[What you have to do]
Only those lines in the data below from the line containing "Audrey & Reynold Font" through the line containing "Courier & Delivery Services (per mile)", both included, should be restated word for word.

[Records]
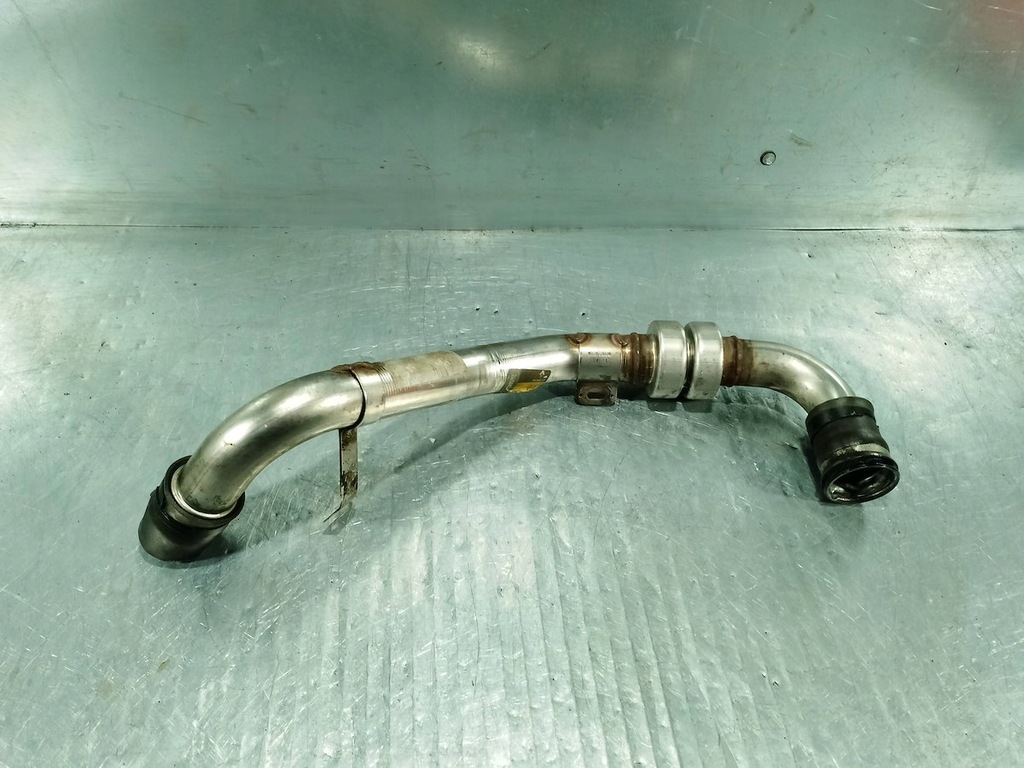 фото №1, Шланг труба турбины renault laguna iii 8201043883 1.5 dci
* * *
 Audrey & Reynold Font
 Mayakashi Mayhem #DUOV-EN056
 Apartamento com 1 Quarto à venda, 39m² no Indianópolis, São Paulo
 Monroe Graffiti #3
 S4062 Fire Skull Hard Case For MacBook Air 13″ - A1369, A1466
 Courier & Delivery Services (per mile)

[Response]
 Audrey & Reynold Font
 Mayakashi Mayhem #DUOV-EN056
 Apartamento com 1 Quarto à venda, 39m² no Indianópolis, São Paulo
 Monroe Graffiti #3
 S4062 Fire Skull Hard Case For MacBook Air 13″ - A1369, A1466
 Courier & Delivery Services (per mile)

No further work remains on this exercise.